### PASSAGE
[START]
Thus, k will also be in the form of : \((2^a)*(3^b)\)

Hi, I'm trying to understand this question.. the explanation seems good, but I still can't seem to get a grasp of it.. why can we say that K is also in the form of \((2^a)*(3^b)\) ??

also, how do we consider the \(6^6\) term in this explanation?

Thus, k will also be in the form of : \((2^a)*(3^b)\)

Hi, I'm trying to understand this question.. the explanation seems good, but I still can't seem to get a grasp of it.. why can we say that K is also in the form of \((2^a)*(3^b)\) ??

also, how do we consider the \(6^6\) term in this explanation?

any help is appreciated, Thanks!

For how many values of k is 12^12 the least common multiple of the positive integers 6^6, 8^8 and k? A. 23 B. 24 C. 25 D. 26 E. 27

We are given that \(12^{12}=2^{24}*3^{12}\) is the least common multiple of the following three numbers:

\(6^6=2^6*3^6\); \(8^8 = 2^{24}\); and \(k\);

First notice that \(k\) cannot have any other primes other than 2 or/and 3, because LCM contains only these primes.
[END]
### TASKS TO COMPLETE
• a. In the forum thread on least common multiples, why can k contain no primes other than 2 or 3?
• b. Output the stretch of the forum thread on least common multiples from "any help is" through "only these primes.".

Spatial question records
[START]
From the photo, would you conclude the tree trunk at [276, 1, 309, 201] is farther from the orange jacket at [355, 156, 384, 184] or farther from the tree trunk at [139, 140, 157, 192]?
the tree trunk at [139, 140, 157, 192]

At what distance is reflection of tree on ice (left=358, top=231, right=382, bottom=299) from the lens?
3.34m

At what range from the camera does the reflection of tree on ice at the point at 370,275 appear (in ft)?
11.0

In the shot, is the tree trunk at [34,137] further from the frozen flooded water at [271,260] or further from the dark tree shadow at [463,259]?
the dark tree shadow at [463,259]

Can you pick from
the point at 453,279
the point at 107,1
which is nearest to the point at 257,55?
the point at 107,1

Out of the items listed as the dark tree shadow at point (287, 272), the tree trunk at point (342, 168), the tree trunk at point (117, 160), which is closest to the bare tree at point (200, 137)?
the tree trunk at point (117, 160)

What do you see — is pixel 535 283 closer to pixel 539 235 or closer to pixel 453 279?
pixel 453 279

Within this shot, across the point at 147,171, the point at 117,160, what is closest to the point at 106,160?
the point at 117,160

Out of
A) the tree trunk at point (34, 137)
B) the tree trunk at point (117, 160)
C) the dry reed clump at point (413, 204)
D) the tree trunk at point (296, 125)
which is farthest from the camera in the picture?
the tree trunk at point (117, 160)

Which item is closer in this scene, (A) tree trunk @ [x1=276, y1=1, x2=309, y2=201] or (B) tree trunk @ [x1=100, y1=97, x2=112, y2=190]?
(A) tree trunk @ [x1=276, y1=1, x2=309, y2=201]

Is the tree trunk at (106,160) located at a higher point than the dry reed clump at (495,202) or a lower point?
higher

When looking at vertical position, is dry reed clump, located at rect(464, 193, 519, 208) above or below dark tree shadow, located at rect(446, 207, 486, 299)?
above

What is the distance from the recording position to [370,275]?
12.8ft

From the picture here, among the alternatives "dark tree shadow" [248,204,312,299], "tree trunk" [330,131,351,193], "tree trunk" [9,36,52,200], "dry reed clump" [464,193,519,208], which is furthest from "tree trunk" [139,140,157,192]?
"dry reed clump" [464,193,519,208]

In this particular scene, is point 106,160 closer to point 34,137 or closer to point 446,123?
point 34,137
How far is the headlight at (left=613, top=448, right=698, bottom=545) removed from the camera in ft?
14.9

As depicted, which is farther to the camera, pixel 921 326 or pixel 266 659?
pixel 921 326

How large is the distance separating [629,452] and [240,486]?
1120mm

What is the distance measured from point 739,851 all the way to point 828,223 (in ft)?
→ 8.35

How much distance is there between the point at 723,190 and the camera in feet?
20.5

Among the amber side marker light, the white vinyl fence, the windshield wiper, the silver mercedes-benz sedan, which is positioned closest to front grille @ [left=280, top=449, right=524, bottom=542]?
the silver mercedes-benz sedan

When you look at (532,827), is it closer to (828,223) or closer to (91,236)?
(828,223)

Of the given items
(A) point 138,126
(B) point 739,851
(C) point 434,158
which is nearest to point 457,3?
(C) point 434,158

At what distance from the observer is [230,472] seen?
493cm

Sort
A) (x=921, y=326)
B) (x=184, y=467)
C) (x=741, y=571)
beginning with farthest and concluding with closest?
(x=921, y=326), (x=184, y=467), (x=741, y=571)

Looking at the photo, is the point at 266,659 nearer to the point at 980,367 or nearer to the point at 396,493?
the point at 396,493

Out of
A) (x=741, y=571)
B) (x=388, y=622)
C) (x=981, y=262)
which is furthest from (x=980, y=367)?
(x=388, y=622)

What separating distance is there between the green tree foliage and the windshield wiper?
[END]
### PROBLEM SOLUTIONS
• a. Because the LCM contains only the primes 2 and 3.

• b.
any help is appreciated, Thanks!

For how many values of k is 12^12 the least common multiple of the positive integers 6^6, 8^8 and k? A. 23 B. 24 C. 25 D. 26 E. 27

We are given that \(12^{12}=2^{24}*3^{12}\) is the least common multiple of the following three numbers:

\(6^6=2^6*3^6\); \(8^8 = 2^{24}\); and \(k\);

First notice that \(k\) cannot have any other primes other than 2 or/and 3, because LCM contains only these primes.